The device, called a spectral transmission-reflectance-intensity (TRI)-Analyzer, plugs into a smartphone and is able to run tests on a patient’s blood, urine, or saliva as reliably as clinic-based instruments that cost thousands of dollars. The researchers say their TRI Analyzer costs only $550.
“Our TRI Analyzer is like the Swiss Army knife of biosensing,” said Prof. Brian Cunningham, the Donald Biggar Willett Professor of Engineering and director of the Micro + Nanotechnology Lab at Illinois.
“It’s capable of performing the three most common types of tests in medical diagnostics, so in practice, thousands of already-developed tests could be adapted to it.”
In a paper published in the journal Lab on a Chip, the researchers demonstrated that their TRI Analyzer was able to carry out two commercial assays–detecting a biomarker associated with pre-term birth and the PKU test for newborns that indirectly detects an enzyme essential for normal growth and development.

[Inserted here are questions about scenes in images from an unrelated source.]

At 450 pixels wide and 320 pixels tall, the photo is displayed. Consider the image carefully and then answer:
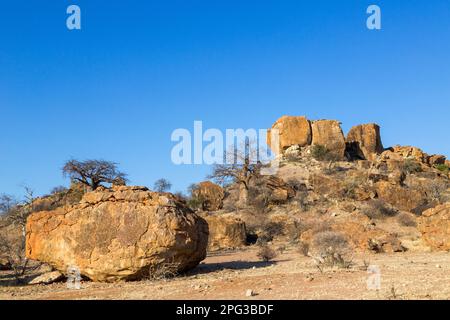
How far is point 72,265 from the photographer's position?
9.95 meters

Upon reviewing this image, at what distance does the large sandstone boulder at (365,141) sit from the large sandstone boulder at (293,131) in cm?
505

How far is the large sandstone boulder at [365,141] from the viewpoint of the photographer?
1933 inches

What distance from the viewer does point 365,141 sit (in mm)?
49875

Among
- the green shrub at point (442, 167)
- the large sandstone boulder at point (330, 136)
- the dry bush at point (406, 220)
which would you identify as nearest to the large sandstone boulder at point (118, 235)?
the dry bush at point (406, 220)

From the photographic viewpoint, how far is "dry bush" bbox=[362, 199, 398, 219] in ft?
79.5

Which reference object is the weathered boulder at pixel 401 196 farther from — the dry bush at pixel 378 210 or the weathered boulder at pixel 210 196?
the weathered boulder at pixel 210 196

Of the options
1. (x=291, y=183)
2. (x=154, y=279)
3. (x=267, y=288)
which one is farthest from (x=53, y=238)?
(x=291, y=183)

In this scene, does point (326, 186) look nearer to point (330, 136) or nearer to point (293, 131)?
point (330, 136)

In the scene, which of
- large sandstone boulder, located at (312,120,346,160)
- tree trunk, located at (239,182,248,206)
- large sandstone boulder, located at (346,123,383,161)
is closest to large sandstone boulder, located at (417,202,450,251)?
tree trunk, located at (239,182,248,206)

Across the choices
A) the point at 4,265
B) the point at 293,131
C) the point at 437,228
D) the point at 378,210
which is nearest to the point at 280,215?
the point at 378,210

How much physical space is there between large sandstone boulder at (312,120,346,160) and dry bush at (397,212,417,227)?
826 inches

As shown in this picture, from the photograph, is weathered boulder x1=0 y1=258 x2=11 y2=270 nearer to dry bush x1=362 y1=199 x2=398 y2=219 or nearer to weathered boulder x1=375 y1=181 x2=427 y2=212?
dry bush x1=362 y1=199 x2=398 y2=219
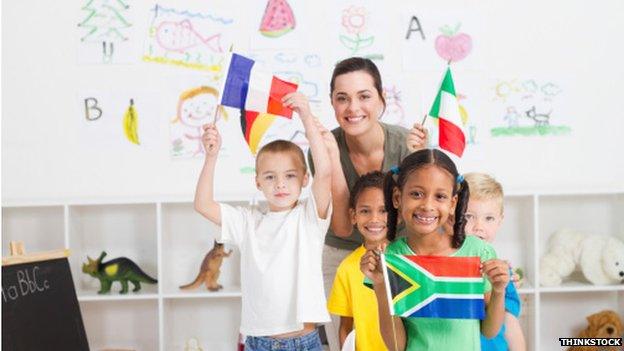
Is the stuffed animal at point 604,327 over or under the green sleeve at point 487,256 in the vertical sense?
under

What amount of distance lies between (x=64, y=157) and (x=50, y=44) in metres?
0.55

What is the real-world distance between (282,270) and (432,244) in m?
0.51

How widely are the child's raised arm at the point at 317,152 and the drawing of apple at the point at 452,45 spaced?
1.84 meters

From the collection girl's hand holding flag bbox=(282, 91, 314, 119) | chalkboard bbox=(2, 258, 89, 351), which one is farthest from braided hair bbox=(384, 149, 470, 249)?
chalkboard bbox=(2, 258, 89, 351)

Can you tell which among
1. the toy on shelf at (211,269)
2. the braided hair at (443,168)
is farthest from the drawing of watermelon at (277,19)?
the braided hair at (443,168)

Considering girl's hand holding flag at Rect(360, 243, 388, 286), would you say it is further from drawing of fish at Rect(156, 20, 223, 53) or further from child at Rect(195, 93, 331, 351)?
drawing of fish at Rect(156, 20, 223, 53)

The results from TRI Analyzer matched the accuracy of those from clinic-grade spectrometer instrumentation costing thousands of dollars.
“The TRI Analyzer is more of a portable laboratory than a specialized device,” said Kenny Long, an MD/PhD student and lead author of the research study.
The wide range of diagnostic tests the TRI Analyzer can conduct include an enzyme-linked immunosorbent assay (ELISA), that detects and measures proteins and antibodies in blood. The TRI Analyzer is also able to analyze the output of any test that uses a liquid that changes color or generates light output.
The TRI Analyzer turns a smartphone’s camera into into a high-performance spectrometer. The smartphone’s white LED is used to illuminate a sample fluid. The light from the sample is collected in an optical fiber and guided through a diffraction grating into the phone’s rear-facing internal camera. These optical components are held together with a 3D-printed mount.
The TRI Analyzer is able to analyze multiple samples simultaneously with a microfluidic cartridge, allowing it to quickly and reliably provide results for patients without access to a clinic or hospital with a diagnostic lab or for patients that require rapid results.
“Our Analyzer can scan many tests in a sequence by swiping the cartridge past the readout head, in a similar manner to the way magnetic strip credit cards are swiped,” said Long.
Cunningham says that the TRI Analyzer can also be applied to point-of use applications such as animal health, environmental monitoring, drug testing, manufacturing quality control, and food safety. The researchers are now licensing the TRI Analyzer.